A sua tarefa
Responda, com base no excerto sobre o Douro, às três perguntas seguintes:
1. Até onde vai o atalho de terra batida tomado a partir da estação de Almendra?
2. Que ave surge no Penedo Durão associada à sensação de voo livre?
3. Em que praia fica a casa onde se acolheram?

Excerto do texto
Outra inspiração se deu nesta estação de Almendra, onde chega uma estrada sem saída que se afunda quase no Douro, do outro lado da linha, um espaço abandonado, umas ruínas contemporâneas, umas paredes escritas a descuido, um vazio de sentidos. Toda a humanização do lugar está uma chaga aberta. Ali se perde um desejo de ternura, ali se fica sem vontade, ali se gera só a obrigação de subir de novo e vir apanhar um atalho de terra batida até Barca d'Alva, desvio desaconselhado pelos mais velhos, mas consentido pelo atrevimento da aventura. Um escape para necessidades que o corpo nem sempre regula a nosso interesse próprio, antes obriga a partilhar.













O tempo solar da tarde ajudou nesta invenção da subida ao Penedo Durão, ali quase na vila de Freixo, nos limites de um encontro de surpresa, não só pelas vistas, mas pelas vertigens e pela sensação de voo livre, logo mesmo inspirado por um grifo oportuno, num bailado cervical muito exigente. Dali tudo pareceu acolhedor de nossas fantasias, mesmo a Senhora do Douro, tão bem baptizada na pia do embalse espanhol de Saucelle. Destas pedras soltas do cimo se hão-de comtemplar melhor as nossas quedas lá em baixo, quando nos formos saciados de beijos e de abraços ou de simples palavras de estímulo, promessas de acerto, juras e compromissos, que outra não é a função dos miradouros que ficam mais perto do céu ou do voo dos grifos.

Já a precisar de um estribilho que cumprisse a repetição e o descanso de improvisos, acolhemo-nos a uma das casas da praia da Congida, por si uma criação admirável de arquitecto inspirado. Um regresso ao ventre da terra, para fantasias de outros ventres, encontro de olhos e de mãos, desaperto de músculos. Todo o sossego vem do esmagamento que a grandeza da paisagem obriga a sentir, um esmagamento de localização de pontos de fuga densos e alternados, um esmagamento da serenidade do rio, do piar das aves, até do ronronar do motor do barco ou das motosserras longínquas que estonam oliveiras ou cortam madeiras precisadas. Ali abre-se a cama e os olhos mergulham onde lhes parece andar prazer: a mesa posta fora, a sala transparente, o varandim de mãos, o rio e a montanha, os campos cultivados, a paciência de ver e cuidar do que se guarda.


Ó cavalo do Mazouco,
ó pedra divâ de pescadores,
ó margens afiadas pelas águas?
Dai-me a ilusão de meu tesouro
estar inteiro ainda nestas fragas
e ser inspirador de meus valores!

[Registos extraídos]

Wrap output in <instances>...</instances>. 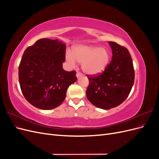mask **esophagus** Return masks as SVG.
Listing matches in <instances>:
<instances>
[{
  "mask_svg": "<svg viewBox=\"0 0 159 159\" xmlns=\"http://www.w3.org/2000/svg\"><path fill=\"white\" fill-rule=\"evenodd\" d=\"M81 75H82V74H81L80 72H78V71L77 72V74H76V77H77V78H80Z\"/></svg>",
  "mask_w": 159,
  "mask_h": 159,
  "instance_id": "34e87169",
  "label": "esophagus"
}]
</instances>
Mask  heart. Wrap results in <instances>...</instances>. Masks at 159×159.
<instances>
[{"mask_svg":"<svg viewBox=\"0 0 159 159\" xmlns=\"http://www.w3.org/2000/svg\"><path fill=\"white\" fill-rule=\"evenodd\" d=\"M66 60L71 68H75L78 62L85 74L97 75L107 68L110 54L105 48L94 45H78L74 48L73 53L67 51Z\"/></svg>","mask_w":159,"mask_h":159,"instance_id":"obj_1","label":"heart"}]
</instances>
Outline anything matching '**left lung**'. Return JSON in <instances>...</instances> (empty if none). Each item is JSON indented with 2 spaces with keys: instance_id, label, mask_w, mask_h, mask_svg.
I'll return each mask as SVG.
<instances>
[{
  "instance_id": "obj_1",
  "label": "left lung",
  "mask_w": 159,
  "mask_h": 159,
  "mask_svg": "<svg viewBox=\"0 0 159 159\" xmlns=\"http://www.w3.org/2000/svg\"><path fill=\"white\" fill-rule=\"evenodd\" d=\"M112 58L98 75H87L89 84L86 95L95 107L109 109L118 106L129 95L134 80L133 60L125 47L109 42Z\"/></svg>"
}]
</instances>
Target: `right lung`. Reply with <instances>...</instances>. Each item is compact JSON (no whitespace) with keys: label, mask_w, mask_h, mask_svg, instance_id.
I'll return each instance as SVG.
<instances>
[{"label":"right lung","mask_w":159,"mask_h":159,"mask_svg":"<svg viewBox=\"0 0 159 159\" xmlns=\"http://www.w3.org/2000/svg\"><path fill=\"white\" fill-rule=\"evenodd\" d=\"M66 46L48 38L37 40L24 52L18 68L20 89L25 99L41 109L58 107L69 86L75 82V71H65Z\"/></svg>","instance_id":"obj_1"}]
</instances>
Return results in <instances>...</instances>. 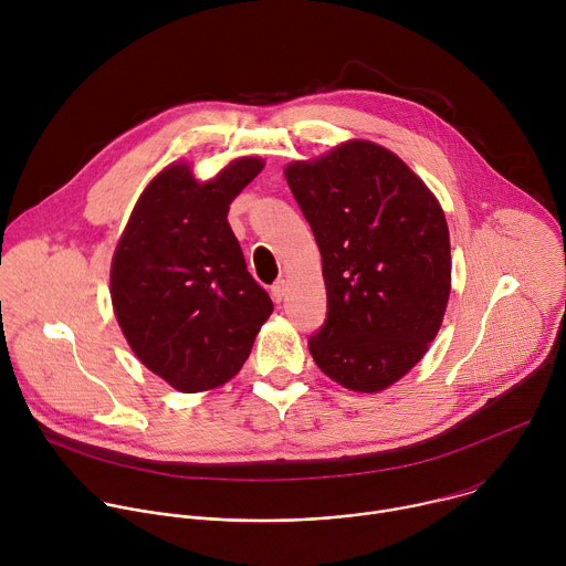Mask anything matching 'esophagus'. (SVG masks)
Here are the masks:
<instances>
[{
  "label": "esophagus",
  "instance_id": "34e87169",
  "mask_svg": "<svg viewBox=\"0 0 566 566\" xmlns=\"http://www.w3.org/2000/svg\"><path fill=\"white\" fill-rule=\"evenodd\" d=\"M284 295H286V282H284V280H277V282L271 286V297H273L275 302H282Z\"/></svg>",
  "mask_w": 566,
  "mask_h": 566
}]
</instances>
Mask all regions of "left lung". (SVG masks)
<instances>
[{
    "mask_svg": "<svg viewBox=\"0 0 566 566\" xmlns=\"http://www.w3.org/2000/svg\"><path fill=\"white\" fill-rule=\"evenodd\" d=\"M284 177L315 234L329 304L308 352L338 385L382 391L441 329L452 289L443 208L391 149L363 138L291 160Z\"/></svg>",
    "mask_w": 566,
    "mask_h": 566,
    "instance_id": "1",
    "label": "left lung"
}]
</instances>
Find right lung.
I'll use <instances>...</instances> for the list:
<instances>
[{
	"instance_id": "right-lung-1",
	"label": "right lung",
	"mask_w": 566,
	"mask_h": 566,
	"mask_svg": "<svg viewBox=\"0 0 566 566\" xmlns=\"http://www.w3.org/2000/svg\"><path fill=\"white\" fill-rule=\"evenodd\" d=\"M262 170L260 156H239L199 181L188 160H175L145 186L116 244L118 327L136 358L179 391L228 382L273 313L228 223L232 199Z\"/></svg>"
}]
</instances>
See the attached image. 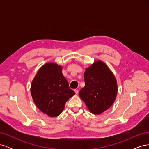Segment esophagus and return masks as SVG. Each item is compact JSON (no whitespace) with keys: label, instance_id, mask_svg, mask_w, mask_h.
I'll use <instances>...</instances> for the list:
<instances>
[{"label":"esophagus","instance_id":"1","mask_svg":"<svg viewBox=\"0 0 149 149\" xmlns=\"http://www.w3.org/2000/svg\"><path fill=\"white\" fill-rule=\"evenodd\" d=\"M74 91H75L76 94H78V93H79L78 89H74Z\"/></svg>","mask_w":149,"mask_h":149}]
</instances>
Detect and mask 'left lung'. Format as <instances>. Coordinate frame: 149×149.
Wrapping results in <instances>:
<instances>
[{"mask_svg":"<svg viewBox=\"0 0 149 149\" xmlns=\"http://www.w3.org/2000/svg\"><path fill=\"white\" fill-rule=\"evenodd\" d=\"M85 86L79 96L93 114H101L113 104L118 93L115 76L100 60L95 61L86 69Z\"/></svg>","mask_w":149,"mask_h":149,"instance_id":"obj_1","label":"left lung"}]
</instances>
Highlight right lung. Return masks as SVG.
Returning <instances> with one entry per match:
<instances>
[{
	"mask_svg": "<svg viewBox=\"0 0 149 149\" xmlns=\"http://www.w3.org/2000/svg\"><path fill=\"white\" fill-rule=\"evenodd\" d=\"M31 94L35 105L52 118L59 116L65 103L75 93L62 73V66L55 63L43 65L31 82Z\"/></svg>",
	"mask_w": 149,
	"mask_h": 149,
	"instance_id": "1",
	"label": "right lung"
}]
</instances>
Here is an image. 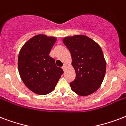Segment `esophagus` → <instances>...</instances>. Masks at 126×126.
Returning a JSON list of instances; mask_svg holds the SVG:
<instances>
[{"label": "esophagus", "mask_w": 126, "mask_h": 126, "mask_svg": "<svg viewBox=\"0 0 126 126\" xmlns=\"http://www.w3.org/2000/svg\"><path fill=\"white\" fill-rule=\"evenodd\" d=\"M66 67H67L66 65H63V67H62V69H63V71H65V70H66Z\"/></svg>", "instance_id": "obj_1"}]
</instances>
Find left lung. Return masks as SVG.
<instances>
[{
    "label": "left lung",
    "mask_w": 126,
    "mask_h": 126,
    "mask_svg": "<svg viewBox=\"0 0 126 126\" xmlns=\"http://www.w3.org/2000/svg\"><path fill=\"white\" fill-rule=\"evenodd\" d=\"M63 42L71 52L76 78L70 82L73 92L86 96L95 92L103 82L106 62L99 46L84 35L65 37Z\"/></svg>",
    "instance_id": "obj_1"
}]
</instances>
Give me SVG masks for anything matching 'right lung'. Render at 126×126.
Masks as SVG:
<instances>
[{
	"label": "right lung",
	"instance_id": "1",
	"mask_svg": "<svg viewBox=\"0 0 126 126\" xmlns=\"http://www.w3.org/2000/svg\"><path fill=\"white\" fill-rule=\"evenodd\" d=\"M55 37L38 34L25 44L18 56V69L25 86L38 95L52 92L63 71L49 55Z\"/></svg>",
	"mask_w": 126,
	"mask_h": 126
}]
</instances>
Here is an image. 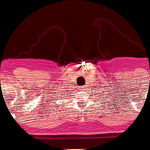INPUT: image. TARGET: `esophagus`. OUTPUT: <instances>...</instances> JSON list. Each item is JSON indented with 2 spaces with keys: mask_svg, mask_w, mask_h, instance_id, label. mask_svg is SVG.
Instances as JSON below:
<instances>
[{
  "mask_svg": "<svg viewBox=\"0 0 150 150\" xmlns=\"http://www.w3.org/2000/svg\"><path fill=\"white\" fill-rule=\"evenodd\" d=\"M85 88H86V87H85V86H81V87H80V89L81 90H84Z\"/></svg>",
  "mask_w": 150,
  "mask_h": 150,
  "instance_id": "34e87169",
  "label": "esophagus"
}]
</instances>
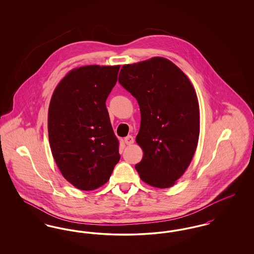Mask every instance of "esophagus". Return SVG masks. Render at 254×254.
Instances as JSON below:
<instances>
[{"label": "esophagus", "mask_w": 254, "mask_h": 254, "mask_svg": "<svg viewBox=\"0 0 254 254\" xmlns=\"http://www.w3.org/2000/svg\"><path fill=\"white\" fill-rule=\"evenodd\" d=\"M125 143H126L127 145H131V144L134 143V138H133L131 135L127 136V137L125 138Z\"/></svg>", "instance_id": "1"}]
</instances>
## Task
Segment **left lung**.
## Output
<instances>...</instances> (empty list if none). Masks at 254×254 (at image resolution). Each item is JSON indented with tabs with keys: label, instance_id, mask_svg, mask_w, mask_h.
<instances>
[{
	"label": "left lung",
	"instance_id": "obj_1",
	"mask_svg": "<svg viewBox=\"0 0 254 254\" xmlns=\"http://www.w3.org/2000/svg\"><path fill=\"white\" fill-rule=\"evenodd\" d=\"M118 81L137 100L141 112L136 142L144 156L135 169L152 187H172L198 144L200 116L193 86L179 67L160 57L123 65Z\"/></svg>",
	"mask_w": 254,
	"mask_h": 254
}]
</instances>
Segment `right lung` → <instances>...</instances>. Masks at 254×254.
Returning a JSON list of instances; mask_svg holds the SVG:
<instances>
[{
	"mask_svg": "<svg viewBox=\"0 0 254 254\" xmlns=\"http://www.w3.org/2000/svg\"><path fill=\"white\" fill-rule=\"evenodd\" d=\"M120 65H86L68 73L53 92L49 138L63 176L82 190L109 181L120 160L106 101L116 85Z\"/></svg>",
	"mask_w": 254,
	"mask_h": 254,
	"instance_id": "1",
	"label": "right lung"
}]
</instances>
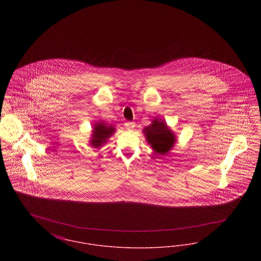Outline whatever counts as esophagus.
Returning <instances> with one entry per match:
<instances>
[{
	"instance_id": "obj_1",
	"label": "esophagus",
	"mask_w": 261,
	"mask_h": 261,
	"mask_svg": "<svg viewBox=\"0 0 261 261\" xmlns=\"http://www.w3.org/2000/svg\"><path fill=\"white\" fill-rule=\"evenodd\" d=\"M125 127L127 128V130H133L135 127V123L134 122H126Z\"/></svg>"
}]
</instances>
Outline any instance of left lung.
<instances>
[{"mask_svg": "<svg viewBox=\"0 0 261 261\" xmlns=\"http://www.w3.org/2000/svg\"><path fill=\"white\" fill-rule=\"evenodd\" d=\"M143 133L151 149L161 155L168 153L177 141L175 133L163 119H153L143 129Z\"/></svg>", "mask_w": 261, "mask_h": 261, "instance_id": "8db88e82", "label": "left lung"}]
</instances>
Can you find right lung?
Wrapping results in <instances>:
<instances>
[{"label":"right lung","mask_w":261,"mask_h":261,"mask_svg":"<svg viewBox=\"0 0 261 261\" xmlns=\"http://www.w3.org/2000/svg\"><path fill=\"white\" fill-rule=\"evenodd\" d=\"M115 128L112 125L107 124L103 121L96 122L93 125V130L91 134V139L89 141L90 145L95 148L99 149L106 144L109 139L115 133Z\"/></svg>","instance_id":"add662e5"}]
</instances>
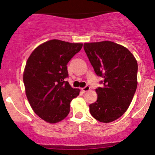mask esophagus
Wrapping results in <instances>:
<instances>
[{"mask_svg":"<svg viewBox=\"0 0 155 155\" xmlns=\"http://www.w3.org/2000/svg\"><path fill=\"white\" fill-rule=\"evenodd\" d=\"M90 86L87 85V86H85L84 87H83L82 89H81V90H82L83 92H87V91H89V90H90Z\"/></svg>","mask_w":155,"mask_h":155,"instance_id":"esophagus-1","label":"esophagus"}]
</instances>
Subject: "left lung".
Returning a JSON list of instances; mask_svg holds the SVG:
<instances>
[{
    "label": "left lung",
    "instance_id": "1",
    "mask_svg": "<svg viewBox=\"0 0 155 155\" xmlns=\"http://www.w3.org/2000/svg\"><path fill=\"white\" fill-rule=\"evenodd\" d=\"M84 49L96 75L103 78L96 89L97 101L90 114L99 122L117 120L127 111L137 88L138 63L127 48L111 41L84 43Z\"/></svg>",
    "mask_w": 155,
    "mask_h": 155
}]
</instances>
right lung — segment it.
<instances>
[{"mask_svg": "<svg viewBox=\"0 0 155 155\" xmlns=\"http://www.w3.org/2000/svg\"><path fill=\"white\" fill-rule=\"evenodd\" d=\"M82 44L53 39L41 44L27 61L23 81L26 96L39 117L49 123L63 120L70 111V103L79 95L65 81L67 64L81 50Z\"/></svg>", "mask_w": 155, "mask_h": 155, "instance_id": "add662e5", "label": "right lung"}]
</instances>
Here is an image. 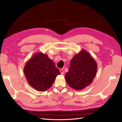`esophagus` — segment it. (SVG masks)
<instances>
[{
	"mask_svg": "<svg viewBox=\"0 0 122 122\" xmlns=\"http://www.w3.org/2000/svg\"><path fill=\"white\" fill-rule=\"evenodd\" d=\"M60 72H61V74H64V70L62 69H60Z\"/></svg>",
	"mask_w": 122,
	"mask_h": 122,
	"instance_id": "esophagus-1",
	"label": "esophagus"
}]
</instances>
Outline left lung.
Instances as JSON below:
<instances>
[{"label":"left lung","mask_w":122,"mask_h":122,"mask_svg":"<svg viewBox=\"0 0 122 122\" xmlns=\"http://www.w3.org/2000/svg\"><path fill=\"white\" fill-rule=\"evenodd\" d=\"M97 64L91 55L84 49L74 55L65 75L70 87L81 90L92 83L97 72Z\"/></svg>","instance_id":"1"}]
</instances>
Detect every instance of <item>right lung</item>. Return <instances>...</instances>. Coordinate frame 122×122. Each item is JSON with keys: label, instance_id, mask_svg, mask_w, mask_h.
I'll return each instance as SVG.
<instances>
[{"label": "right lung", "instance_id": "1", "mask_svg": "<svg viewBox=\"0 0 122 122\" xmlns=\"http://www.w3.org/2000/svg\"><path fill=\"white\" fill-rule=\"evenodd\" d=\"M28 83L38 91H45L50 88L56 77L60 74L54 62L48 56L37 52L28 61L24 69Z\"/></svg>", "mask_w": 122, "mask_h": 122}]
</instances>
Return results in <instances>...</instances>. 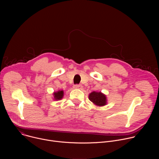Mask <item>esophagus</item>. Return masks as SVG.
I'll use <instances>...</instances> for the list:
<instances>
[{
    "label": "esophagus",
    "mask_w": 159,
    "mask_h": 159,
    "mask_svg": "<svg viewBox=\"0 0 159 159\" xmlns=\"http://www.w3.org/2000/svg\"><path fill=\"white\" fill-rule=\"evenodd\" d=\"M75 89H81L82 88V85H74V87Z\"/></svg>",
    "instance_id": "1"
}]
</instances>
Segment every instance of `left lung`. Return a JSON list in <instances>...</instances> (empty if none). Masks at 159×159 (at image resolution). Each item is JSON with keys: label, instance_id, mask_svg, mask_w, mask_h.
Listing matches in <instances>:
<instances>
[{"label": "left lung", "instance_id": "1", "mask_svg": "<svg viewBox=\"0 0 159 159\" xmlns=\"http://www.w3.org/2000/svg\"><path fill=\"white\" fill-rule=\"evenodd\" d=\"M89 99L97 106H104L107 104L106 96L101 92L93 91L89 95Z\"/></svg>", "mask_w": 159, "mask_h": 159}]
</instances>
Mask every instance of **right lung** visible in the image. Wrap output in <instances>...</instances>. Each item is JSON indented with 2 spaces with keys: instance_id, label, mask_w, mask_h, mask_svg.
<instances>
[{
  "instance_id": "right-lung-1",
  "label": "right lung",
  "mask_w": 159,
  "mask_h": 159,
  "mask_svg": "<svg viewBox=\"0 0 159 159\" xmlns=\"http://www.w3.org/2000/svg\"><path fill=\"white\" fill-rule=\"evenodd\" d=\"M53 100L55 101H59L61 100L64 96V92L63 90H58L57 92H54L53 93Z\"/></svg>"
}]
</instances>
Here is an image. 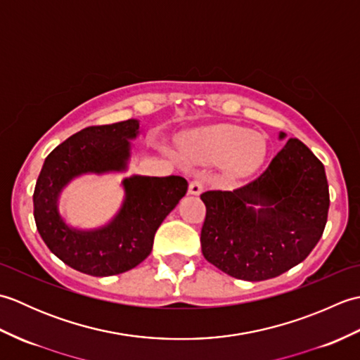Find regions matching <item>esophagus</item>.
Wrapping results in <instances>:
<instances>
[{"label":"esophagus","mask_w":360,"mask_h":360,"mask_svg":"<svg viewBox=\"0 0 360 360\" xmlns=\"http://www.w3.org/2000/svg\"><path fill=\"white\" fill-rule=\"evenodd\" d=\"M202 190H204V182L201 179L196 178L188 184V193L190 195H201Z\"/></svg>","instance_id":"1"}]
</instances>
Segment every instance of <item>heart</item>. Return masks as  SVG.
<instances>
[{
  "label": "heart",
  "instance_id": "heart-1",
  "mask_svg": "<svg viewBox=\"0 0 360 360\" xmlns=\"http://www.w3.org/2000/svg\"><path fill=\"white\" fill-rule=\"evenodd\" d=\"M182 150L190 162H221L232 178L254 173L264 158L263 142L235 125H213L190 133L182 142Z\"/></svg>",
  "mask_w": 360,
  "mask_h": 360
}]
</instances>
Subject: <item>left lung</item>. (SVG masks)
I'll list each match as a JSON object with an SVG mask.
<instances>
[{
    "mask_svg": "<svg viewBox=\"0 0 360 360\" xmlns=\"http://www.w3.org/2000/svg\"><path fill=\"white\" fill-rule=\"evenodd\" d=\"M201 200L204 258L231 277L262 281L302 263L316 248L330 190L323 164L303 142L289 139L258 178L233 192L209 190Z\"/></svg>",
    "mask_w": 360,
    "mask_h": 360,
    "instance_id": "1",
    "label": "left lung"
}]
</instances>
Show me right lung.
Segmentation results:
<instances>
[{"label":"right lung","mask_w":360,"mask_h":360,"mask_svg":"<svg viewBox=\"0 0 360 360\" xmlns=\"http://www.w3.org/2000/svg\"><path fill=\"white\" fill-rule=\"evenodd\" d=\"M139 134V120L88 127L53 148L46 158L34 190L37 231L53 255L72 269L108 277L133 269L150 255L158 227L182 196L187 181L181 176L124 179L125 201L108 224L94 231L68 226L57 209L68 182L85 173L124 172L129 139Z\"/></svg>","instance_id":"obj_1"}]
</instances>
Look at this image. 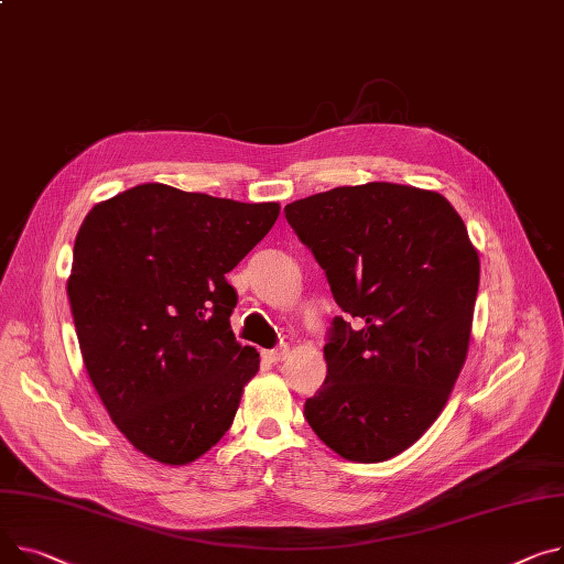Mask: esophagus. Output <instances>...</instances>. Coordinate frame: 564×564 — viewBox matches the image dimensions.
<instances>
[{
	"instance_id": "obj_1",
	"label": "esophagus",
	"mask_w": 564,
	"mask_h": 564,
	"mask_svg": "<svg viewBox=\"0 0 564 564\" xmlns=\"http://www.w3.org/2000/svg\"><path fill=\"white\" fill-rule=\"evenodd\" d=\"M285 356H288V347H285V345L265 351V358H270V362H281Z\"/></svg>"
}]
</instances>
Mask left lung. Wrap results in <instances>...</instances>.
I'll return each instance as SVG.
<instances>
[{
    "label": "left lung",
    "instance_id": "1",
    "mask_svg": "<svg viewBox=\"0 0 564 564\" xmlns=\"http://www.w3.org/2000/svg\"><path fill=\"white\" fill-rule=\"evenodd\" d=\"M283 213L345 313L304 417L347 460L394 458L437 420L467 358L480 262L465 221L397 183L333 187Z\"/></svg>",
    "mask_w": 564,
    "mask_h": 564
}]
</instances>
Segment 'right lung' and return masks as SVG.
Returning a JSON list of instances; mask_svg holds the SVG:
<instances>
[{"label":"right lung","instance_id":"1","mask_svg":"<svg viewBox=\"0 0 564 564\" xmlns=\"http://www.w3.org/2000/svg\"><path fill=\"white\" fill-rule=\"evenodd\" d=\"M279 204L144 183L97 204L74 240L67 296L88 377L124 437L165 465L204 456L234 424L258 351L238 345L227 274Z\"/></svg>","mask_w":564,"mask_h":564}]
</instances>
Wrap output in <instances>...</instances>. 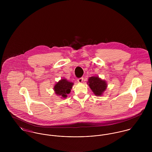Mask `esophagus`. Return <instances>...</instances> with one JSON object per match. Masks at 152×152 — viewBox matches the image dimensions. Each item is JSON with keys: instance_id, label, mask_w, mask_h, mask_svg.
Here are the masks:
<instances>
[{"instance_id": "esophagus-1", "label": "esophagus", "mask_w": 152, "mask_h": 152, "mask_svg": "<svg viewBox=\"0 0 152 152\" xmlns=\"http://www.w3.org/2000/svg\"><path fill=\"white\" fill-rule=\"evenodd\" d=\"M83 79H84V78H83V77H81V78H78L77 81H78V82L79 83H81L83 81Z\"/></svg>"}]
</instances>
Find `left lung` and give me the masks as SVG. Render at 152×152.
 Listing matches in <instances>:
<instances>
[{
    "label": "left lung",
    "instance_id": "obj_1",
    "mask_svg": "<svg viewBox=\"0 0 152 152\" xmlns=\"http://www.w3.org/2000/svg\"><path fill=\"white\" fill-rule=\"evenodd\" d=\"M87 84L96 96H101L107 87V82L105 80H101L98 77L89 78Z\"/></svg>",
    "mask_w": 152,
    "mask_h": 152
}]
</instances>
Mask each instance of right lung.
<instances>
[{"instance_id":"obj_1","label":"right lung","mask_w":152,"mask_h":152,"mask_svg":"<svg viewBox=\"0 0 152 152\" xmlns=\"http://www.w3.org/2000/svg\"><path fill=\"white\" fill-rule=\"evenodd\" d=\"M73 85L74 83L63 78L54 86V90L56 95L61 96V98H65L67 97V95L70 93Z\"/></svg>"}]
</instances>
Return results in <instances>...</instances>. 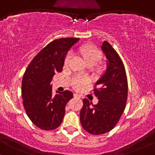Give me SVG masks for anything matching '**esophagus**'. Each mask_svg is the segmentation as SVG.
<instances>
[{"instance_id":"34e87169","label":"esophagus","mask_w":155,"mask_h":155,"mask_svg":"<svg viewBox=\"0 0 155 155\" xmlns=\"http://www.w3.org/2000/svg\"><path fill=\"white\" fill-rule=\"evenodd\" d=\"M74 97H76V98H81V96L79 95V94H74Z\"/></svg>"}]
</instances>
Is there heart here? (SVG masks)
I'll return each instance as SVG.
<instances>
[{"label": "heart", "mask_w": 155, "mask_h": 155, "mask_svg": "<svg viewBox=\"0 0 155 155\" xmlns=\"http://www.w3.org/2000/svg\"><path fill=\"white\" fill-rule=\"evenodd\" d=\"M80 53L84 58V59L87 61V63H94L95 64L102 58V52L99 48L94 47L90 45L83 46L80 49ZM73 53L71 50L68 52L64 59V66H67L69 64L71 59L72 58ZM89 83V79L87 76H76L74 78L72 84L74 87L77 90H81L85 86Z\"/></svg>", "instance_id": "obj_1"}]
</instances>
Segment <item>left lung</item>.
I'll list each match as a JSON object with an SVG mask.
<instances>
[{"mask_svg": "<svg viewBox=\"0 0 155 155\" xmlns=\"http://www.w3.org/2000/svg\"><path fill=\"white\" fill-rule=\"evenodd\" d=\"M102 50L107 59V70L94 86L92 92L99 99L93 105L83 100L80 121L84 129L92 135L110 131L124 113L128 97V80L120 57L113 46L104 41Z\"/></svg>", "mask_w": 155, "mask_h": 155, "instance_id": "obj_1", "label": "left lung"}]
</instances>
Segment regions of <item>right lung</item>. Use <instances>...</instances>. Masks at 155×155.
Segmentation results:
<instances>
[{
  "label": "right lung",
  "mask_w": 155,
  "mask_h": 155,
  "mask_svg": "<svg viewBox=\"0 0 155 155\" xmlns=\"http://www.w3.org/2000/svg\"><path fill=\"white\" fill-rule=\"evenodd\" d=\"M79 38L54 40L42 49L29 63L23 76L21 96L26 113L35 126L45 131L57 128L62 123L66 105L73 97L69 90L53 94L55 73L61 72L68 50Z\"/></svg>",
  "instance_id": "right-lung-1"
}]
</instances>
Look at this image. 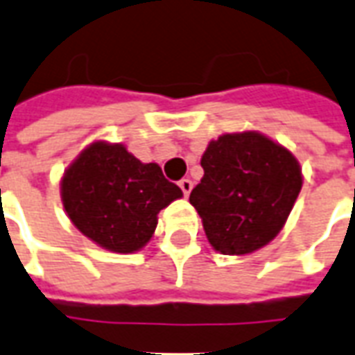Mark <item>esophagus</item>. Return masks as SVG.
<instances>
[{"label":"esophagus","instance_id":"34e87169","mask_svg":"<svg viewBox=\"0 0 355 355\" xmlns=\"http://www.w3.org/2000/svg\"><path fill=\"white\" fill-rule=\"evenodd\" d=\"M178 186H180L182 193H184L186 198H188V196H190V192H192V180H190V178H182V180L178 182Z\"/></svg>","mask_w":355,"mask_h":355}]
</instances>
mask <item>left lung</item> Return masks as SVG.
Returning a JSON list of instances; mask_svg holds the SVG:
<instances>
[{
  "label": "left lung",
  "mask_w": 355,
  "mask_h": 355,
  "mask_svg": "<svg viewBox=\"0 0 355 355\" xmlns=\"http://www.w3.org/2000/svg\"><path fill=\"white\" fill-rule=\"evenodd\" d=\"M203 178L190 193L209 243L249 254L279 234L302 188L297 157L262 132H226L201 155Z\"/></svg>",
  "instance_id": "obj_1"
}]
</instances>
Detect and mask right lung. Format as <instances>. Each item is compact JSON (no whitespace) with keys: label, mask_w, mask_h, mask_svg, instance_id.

Resolução escrita
1. Até Barca d'Alva.
2. Um grifo.
3. Na praia da Congida.